It’s an extraordinary book. At the same time as feeling utterly revolted by Tarare’s actions (even to the point of almost vomiting), I felt sad and sorry for him. Symbolically, his hunger was unfathomable and deeply affecting. Blakemore has once again given life to a very specific time in history through the very singular life of one protagonist. Do read it. It’s astonishingly good.
I’ve seen some reviews that liken Blakemore’s writing to that of Hilary Mantel - that ability to open up the internal life of someone, to pay as close attention to the environment as to the character. And yes, I can see this, and not just because they have both brought revolutionary France to life. But I was reminded more of the great book ‘Perfume’ by Patrick Süsskind. That total sensory envelopment that Süsskind gave us through Grenouille is exactly how I felt when reading ‘The Glutton’. I cannot recommend it highly enough.
That’s it for this week, lovelies.
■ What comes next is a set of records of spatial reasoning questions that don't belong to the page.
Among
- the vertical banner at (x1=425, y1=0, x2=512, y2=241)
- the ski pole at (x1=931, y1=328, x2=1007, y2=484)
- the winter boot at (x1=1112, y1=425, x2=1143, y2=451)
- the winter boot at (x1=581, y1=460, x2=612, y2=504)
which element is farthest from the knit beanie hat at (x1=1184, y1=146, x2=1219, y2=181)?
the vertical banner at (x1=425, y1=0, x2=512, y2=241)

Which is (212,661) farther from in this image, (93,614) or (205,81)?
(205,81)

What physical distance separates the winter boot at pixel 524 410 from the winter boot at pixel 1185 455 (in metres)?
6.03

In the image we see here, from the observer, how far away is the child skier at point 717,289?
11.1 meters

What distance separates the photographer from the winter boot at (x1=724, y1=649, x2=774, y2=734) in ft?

Enjoy the weather while it lasts. I’ll write soon. x.








This post is as rich as the beautiful sandstone cliffs of East Devon (lovely to see them!).
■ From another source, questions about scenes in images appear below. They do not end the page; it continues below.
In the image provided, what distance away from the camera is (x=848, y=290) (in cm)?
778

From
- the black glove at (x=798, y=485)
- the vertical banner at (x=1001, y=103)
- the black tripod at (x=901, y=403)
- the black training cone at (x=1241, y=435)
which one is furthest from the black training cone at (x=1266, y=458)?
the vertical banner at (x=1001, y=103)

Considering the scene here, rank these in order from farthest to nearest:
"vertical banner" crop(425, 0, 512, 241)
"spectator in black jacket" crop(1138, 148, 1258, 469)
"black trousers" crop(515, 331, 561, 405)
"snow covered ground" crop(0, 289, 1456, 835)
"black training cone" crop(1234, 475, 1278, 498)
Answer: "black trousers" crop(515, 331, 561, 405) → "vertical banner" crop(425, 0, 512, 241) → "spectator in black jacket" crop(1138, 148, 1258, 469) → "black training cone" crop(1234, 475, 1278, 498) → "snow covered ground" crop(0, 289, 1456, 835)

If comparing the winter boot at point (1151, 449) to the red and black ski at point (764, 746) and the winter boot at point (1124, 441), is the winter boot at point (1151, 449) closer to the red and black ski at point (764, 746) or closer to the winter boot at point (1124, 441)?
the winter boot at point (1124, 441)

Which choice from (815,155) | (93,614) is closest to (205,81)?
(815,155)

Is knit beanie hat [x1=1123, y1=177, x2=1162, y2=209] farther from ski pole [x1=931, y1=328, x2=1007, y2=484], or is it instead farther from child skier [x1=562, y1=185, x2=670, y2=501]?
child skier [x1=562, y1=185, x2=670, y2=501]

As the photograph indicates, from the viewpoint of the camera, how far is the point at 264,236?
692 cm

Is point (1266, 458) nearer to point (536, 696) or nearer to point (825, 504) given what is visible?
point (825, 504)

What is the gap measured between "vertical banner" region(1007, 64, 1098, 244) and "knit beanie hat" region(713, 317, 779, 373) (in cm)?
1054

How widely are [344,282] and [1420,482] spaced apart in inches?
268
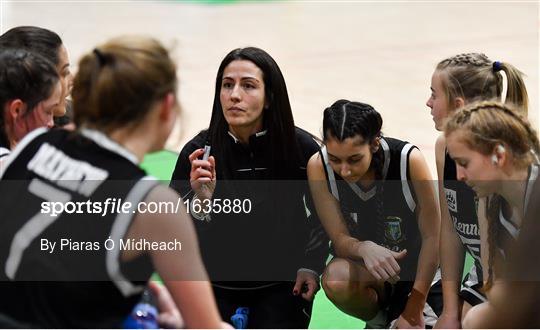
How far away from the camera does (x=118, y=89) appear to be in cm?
212

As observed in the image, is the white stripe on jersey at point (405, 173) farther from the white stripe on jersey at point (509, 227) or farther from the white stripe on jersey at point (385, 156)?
the white stripe on jersey at point (509, 227)

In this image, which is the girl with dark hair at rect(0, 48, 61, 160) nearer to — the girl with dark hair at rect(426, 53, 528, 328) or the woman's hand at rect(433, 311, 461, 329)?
the girl with dark hair at rect(426, 53, 528, 328)

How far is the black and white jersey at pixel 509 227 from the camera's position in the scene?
110 inches

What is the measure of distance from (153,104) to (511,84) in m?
1.72

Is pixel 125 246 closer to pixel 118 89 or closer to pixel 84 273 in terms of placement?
pixel 84 273

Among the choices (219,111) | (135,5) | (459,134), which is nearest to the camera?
(459,134)

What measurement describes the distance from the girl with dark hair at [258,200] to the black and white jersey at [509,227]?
88 cm

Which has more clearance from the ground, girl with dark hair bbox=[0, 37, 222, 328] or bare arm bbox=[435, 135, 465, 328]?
girl with dark hair bbox=[0, 37, 222, 328]

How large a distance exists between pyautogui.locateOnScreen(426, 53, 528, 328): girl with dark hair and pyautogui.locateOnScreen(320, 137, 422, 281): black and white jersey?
0.14m

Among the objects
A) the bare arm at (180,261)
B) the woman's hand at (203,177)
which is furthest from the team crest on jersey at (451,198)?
the bare arm at (180,261)

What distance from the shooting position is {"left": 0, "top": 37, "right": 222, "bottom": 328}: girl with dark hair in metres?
2.07

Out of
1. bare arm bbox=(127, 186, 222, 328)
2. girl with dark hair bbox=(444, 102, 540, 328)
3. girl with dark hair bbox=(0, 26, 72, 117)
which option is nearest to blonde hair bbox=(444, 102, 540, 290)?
girl with dark hair bbox=(444, 102, 540, 328)

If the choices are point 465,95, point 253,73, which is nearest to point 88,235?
point 253,73

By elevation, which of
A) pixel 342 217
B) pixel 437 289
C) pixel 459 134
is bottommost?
pixel 437 289
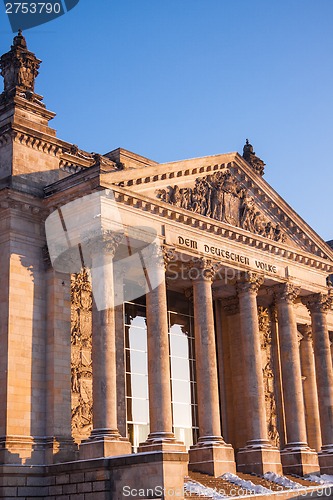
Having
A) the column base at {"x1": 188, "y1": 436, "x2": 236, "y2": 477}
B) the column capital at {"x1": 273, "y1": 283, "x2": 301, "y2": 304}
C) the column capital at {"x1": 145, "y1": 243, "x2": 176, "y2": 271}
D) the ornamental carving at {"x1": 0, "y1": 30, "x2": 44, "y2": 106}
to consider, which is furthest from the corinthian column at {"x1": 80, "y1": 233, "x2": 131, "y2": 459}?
the column capital at {"x1": 273, "y1": 283, "x2": 301, "y2": 304}

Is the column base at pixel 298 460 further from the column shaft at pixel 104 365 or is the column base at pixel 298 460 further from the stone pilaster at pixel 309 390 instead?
the column shaft at pixel 104 365

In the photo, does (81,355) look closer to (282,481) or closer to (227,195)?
(282,481)

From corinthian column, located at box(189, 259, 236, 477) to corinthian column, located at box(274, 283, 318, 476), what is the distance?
5.20 meters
Kenneth Grahame's Toad is such a wonderful creation. One of the most wonderful characters from my childhood reading.
Sad to see Henry James digging that hole for himself, almost escaping and then falling right in. I sometimes forget he was just a human being.
As for Punch and Judy, it looks as if time has caught up with them: https://www.theguardian.com/stage/article/2024/may/11/punch-and-judy-project-puppets-modern-makeover
Love your historical anecdotes. I will add The Manningtree Witches to the list.